* Stated goal 1 *
Rewrite the listing starting with the line containing "How great is" and going on through the end of the listing, with "foliage" replaced by "shrubbery" and nothing else changed. Give only those lines.

--- Text provided ---

THE KAERU KID: A most righteous town

bioline_KaeruKidI wrote about an Affordable Travel Club host couple who asked me about my concentration camp experience during World War II in the Dec. 4, 2014 issue of the Nichi Bei Weekly: “While we were getting acquainted, they told me about a Japanese American family in Washington state that was not imprisoned in a concentration camp during World War II because the town vouched for them. I later made a trip there to investigate this claim, which I’ll write about in a future column.”

This is that “future column.”

While I once thought that this would be part of a longer travel story about my “Great Northwest Adventure,” I realize now it exemplified important history worthy of its own attention.

From the home of my Affordable Travel Club hosts in Spokane, Wash., I drove the 90 miles to Metaline Falls, a tiny town of 250 people where this story is centered. There lived the Japanese American family I had heard about, whose fascinating story I wanted to verify. They had not had to enter a concentration camp during World War II because their town had vouched for their fidelity (http://kac.douglassclan.com/homefront.html).  Unfortunately, the patriarch of the family, George Kubota Sr., was deceased, but I was able to speak with his son, George Jr.

--- Extracted information ---

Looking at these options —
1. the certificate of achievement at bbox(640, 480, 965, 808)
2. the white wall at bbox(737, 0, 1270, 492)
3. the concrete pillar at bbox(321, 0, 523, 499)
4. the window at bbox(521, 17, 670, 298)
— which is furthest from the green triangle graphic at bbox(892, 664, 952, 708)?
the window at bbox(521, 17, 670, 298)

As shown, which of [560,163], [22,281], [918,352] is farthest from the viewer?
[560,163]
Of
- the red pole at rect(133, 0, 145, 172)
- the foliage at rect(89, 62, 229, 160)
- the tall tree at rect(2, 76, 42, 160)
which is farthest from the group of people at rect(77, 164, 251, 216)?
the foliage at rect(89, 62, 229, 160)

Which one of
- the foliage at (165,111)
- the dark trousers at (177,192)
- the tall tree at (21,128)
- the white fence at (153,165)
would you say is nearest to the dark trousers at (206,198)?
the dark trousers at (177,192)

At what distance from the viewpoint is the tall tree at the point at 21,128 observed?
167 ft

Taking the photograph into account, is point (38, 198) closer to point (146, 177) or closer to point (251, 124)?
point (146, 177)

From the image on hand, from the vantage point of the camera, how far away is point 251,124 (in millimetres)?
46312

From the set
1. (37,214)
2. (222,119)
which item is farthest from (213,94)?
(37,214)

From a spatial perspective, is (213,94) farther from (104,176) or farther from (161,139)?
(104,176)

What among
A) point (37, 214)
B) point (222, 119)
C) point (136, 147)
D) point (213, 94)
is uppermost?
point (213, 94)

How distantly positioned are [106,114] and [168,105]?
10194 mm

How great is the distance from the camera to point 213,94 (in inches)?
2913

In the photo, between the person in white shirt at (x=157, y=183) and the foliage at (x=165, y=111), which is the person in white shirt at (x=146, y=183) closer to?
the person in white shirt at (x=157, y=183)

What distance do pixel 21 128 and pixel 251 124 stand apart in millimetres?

---

* Stated goal 2 *
List every U.S. state, city, or town named in the column about the town that vouched for a Japanese American family.

* Solution 1 *
How great is the distance from the camera to point 213,94 (in inches)?
2913

In the photo, between the person in white shirt at (x=157, y=183) and the shrubbery at (x=165, y=111), which is the person in white shirt at (x=146, y=183) closer to?
the person in white shirt at (x=157, y=183)

What distance do pixel 21 128 and pixel 251 124 stand apart in millimetres?

* Solution 2 *
Washington
Spokane
Metaline Falls